Daarnaast dient de verhuurder na de ingangsdatum van de huur verantwoording af te leggen over de volgende zaken:

  • Het doorlopende rentebedrag op de netto-investering in de lease.

  • Als er variabele leasebetalingen zijn die niet waren opgenomen in de netto-investering in de lease, neem deze dan op in de winst- en verliesrekening in dezelfde rapportageperiode als de gebeurtenissen die de betalingen hebben veroorzaakt.

  • Herken eventuele bijzondere waardeverminderingen van de netto-investering in de lease.

  • Pas het saldo van de netto-investering in de lease aan door rente-inkomsten toe te voegen en eventuele leasebetalingen tijdens de periode af te trekken.

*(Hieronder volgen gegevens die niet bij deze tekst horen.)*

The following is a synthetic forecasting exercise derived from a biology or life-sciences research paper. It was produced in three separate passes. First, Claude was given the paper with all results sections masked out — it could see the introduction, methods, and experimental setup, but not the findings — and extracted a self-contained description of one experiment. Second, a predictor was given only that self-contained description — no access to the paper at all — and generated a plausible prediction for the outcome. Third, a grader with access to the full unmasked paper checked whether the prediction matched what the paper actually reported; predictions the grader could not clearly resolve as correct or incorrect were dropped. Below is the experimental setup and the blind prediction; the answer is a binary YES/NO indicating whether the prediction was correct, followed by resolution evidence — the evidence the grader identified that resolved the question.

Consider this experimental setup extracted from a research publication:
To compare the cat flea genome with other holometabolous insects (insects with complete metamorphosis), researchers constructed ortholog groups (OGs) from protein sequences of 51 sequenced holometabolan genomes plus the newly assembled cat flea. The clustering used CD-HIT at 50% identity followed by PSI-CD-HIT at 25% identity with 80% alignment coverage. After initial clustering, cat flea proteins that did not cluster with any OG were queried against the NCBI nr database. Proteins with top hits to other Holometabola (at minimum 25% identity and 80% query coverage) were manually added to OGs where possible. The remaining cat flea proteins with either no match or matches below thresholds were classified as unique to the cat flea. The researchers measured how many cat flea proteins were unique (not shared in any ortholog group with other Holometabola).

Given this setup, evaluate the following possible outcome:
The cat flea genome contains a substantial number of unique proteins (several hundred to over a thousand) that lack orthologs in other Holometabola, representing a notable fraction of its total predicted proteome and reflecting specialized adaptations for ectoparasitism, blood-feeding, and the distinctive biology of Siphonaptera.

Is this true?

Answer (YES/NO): YES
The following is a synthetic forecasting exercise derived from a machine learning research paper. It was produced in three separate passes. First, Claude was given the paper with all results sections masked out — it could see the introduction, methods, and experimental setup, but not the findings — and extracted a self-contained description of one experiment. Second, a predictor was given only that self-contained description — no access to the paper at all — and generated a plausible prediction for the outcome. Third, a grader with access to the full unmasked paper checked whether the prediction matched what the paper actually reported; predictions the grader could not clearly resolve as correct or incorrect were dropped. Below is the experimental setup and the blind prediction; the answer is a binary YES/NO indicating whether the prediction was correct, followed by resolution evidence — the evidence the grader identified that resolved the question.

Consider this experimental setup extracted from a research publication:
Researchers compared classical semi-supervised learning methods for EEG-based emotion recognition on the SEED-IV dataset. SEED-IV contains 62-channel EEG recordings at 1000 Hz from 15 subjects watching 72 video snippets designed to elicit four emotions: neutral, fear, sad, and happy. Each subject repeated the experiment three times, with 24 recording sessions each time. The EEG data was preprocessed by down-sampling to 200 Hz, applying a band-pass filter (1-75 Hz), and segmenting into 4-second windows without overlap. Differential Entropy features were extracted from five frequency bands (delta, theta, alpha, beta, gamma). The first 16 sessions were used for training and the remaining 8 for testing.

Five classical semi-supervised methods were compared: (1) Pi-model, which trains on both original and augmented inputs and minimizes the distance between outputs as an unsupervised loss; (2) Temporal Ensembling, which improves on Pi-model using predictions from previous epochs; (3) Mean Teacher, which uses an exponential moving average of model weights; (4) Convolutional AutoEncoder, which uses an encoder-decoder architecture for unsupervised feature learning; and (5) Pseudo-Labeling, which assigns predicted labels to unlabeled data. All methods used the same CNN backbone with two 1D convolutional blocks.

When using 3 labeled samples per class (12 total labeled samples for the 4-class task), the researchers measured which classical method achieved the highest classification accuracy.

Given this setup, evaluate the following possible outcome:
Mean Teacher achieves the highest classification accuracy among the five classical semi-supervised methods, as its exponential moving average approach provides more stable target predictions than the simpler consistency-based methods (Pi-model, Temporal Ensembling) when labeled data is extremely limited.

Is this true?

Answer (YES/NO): NO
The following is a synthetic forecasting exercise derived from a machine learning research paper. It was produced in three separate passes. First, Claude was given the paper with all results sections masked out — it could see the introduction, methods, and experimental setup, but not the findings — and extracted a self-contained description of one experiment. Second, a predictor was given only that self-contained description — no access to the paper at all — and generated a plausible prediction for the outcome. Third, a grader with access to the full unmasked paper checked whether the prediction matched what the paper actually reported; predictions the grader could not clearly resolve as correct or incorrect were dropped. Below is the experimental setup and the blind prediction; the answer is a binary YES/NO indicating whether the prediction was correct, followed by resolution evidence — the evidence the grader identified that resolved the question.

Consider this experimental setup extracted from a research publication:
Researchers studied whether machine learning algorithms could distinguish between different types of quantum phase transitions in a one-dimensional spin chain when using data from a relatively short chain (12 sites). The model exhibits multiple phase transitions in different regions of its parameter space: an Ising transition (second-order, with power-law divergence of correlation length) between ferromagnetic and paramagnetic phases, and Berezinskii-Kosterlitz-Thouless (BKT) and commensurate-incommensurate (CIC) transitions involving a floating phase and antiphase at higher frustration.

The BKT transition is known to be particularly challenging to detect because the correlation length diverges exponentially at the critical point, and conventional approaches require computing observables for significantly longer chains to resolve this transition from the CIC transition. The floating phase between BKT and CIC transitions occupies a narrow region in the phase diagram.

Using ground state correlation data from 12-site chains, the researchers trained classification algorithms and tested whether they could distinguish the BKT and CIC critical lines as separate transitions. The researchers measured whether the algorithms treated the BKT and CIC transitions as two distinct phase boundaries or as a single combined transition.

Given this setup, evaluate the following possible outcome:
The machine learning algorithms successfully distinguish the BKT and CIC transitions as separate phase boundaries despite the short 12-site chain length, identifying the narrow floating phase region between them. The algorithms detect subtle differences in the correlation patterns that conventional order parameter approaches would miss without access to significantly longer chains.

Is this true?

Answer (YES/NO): NO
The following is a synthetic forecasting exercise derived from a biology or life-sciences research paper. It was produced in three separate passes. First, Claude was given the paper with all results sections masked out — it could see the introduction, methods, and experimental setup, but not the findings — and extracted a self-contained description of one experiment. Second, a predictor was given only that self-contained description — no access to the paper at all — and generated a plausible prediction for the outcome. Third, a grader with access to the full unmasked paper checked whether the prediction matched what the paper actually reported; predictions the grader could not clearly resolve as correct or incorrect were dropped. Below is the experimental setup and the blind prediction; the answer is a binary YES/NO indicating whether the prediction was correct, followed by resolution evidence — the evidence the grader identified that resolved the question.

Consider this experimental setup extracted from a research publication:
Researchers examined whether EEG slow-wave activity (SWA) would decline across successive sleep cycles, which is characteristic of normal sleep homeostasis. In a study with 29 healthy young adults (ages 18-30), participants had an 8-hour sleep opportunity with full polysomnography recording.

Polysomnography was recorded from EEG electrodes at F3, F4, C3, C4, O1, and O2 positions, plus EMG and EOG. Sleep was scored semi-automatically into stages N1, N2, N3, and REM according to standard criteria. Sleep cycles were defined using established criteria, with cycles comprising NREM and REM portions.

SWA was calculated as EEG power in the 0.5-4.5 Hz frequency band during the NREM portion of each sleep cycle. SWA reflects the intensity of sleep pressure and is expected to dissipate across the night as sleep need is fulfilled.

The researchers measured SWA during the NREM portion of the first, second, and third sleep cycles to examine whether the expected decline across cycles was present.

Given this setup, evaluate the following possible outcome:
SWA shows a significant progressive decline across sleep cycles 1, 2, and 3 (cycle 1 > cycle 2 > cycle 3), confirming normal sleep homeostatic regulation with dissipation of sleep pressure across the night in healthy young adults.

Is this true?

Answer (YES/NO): YES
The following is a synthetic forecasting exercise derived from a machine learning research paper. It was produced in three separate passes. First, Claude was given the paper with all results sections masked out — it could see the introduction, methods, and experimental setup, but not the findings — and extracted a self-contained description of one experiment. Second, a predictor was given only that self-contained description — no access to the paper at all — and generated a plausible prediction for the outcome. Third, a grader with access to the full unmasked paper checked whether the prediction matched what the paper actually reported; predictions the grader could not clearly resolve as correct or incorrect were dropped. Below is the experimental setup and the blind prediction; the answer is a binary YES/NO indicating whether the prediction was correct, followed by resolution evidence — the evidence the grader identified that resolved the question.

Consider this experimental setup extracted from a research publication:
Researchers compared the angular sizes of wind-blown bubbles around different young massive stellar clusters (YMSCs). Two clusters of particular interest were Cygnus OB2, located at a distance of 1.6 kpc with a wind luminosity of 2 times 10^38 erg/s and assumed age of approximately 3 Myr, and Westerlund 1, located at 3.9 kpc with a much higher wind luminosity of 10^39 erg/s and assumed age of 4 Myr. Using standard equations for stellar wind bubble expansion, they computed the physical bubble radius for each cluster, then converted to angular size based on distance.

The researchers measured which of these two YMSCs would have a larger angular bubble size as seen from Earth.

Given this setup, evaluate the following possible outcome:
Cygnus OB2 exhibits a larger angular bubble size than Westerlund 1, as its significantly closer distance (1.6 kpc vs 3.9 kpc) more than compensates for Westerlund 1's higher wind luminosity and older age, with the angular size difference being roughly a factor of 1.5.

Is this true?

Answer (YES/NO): YES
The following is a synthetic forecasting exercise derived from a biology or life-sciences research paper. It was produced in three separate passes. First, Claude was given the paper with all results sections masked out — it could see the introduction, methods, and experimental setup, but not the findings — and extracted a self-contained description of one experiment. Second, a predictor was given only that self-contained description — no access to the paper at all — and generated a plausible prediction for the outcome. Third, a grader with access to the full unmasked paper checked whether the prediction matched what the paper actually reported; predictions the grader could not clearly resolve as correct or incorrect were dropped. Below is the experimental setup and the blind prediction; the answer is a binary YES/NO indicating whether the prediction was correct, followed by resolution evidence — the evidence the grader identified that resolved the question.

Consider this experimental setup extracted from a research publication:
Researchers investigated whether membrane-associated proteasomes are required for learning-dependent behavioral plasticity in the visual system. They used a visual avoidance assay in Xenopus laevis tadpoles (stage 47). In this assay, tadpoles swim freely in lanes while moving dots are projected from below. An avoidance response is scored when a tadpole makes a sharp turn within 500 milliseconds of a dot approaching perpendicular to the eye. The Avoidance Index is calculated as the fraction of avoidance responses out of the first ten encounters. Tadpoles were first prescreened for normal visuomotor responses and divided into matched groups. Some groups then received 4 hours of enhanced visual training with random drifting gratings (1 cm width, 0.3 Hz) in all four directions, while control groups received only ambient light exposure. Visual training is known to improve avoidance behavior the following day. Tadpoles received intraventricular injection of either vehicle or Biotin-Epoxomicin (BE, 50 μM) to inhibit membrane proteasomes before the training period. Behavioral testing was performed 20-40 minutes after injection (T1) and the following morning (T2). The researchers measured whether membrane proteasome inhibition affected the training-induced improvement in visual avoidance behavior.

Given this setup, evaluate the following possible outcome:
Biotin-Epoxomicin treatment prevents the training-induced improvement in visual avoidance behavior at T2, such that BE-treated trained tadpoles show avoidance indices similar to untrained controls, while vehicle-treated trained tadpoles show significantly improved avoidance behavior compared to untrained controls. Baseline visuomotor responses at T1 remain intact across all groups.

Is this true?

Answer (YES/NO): NO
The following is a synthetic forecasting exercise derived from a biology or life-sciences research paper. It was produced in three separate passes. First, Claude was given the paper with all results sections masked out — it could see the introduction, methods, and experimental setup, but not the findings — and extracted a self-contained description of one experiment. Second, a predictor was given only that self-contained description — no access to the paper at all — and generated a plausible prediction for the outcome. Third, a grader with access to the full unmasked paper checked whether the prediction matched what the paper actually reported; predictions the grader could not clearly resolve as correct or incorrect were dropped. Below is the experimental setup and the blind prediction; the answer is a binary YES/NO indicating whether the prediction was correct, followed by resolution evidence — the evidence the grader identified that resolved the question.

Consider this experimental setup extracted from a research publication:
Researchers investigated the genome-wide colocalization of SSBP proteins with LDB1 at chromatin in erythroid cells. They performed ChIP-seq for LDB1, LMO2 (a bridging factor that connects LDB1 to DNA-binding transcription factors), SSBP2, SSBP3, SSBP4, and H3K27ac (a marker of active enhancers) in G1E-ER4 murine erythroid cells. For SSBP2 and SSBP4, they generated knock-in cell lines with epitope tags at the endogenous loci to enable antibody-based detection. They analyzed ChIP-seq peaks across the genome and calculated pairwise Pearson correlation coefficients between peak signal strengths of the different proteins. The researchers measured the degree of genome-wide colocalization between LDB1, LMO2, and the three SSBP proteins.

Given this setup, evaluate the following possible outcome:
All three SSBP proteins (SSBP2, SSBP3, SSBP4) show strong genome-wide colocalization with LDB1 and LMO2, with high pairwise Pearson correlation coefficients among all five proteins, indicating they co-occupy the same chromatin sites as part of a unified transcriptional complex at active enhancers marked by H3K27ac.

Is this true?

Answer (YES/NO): YES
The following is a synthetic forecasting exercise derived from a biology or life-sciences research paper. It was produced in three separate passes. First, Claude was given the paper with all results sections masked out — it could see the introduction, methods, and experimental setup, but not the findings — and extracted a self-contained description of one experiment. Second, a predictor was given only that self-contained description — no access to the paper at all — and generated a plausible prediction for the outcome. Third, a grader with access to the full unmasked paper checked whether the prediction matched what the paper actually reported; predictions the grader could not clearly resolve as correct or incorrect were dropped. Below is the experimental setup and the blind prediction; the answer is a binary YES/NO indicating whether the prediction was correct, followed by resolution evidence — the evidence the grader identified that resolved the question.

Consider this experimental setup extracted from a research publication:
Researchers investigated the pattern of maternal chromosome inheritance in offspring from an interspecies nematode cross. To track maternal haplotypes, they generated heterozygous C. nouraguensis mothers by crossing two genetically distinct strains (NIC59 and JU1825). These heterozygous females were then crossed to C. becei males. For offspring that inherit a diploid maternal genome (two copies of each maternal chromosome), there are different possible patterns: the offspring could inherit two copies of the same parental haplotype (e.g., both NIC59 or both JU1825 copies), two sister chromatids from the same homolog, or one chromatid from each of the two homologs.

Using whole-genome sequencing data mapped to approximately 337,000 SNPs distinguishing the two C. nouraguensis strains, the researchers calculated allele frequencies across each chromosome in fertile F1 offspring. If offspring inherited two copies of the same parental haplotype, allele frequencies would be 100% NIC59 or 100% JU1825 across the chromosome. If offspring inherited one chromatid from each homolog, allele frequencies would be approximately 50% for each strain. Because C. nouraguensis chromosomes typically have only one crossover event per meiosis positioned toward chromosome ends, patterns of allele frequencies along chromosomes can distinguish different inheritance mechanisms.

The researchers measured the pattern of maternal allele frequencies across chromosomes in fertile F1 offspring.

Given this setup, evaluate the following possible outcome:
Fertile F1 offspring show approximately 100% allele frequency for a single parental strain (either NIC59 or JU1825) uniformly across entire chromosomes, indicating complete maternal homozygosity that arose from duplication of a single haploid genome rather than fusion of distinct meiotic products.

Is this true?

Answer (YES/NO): NO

Op de ingangsdatum van een directe financieringslease onderneemt de verhuurder de volgende activiteiten:

  • Herken de netto-investering in de lease. Dit omvat de verkoopwinst en eventuele initiële directe kosten waarvoor de opname wordt uitgesteld.

  • Erken een verkoopverlies als gevolg van de leaseovereenkomst, als dit zich heeft voorgedaan

  • Maak de onderliggende waarde niet langer langer

Daarnaast dient de verhuurder na de ingangsdatum van de huur verantwoording af te leggen over de volgende zaken:

  • Noteer het lopende bedrag aan rente dat wordt verdiend op de netto-investering in de lease.

  • Als er variabele leasebetalingen zijn die niet waren opgenomen in de netto-investering in de lease, neem deze dan op in de winst- en verliesrekening in dezelfde rapportageperiode als de gebeurtenissen die de betalingen hebben veroorzaakt.

  • Registreer eventuele bijzondere waardeverminderingen van de netto-investering in de lease.

  • Pas het saldo van de netto-investering in de lease aan door rente-inkomsten toe te voegen en eventuele leasebetalingen tijdens de periode af te trekken.